2. Pre-heat sauté pan and sauté all leeks in 2 tbsp of olive oil. Sweat leeks for one minute then add shallots, ginger and salt and pepper to taste. Continue to sauté until leeks are tender. Remove from heat and add chopped tarragon, set aside and cool.
3. Remove all meat from lobster and dice into small pieces. Place in a colander to drain all water from lobster.
4. Using a Cuisinart, puree shrimp, two scallops and salmon, add one egg and continue to puree until smooth. Fold in heavy cream.
5. Gently mix together lobster, leeks and puree. Adjust seasoning and refrigerate.
Beurre Blanc Preparation:
Place all ingredients except butter into sauce pan and reduce over medium heat until the liquid in pan has the consistency of syrup. Slowly whisk in chilled butter until all butter is emulsified with the glaze. Add Teriyaki and Soy Sauce and pass through a fine sieve, add chopped ginger. * * *Keep sauce warm. It is important that the sauce does not get too cold or hot. Either will result in separation.

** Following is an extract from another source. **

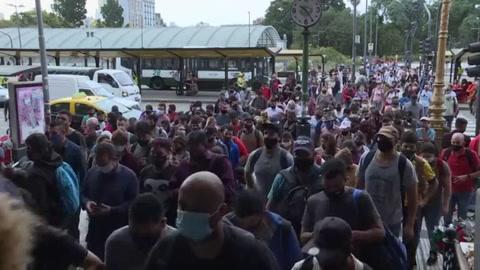 Récord de 537 muertes por covid-19 en un solo día en Argentina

Put Flour, Salt and Olive Oil in a blender and process for a few seconds. Add the Eggs and the extra Yolks and process until pasta begins to come together into a loose ball of dough. Knead the pasta dough well on a flat surface until the mixture is smooth & even. Cut the dough into four equal sliced pieces and roll them into balls. Wrap each ball in plastic and allow them to rest in the refrigerator for twenty minutes. Freeze any extra pasta.

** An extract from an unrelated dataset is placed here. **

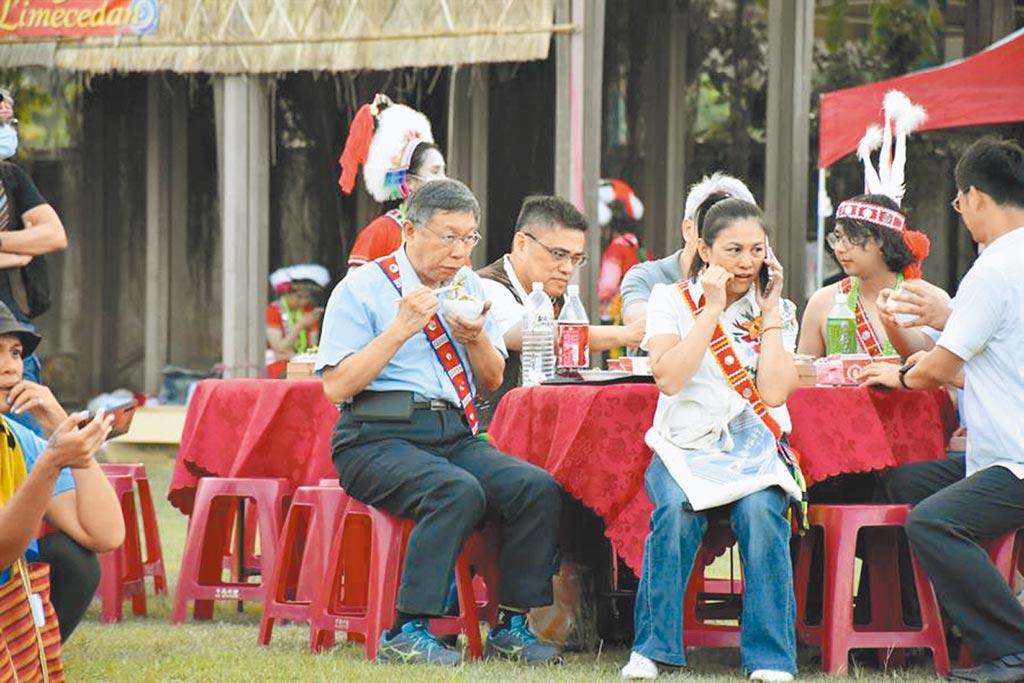 台北市長柯文哲前天到花蓮,他說是第一次參加豐年祭,不談政治、黨務,大啖朵頤阿美族風味餐。(本報資料照片)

Roll out one piece of the prepared basic pasta dough gently on a floured surface, then feed it through a pasta machine several times until the pasta is as thick as an envelope. Using a pastry cutter cut out four 4” circles & four 3 ¾ “circles. Spoon a good helping of the filling into the center of each of the four smaller circles. * Be careful to leave a clear edge around the filling to insure a good seal. Brush the edges with a little water & top with the larger circles. Gently press the edges together. Using scissors, trim away any irregular edges of the ravioli. Gently pinch them all around to insure the seal is sound. Refrigerate until ready to use.
1. Bring ½ gallon salted water to boil. Drop in raviolis. Cook for approximately 1 ½ minutes.

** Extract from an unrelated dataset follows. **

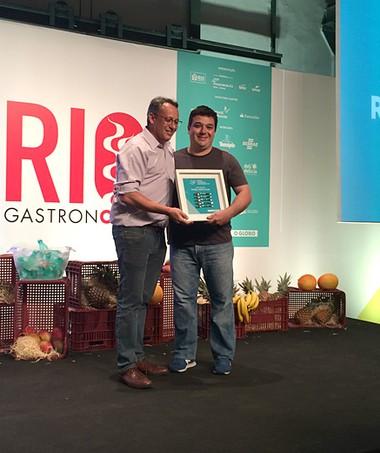 Rafa Costa e Silva, do Lasai, eleito o chef do ano, recebe o troféu do secretário municipal de Turismo do Rio de Janeiro, Antônio Pedro Viegas Figueira de Mello (Foto: Patricia Oyama/Editora Globo)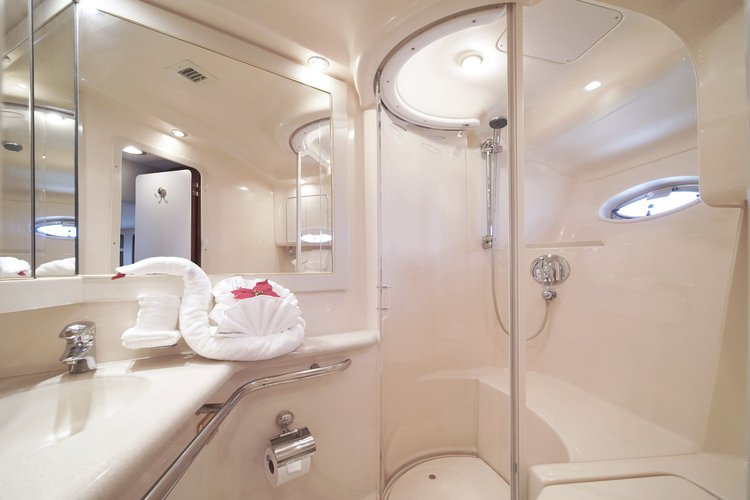 Discover Miami Beach surroundings on this Sundancer 550 SeaRay boat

2. While raviolis are cooking, place sesame oil in sauté pan. When pan starts to smoke add remaining scallops that have been halved lengthwise. Cook for a couple of seconds on each side or until brown.
3. Remove scallops from pan and add mushrooms and asparagus. Sauté for one minute then add tomatoes. Cook only until vegetables are heated and lightly colored.
4. Remove ravioli from water.
5. Place a little of the ginger soy buerre blanc on bottom of the bowl. Place ravioli on top; add more sauce to cover ravioli. Place seared scallops around ravioli to form a tripod. Place three asparagus, red tomatoes, yellow tomatoes and oyster mushrooms over ravioli. Serve immediately.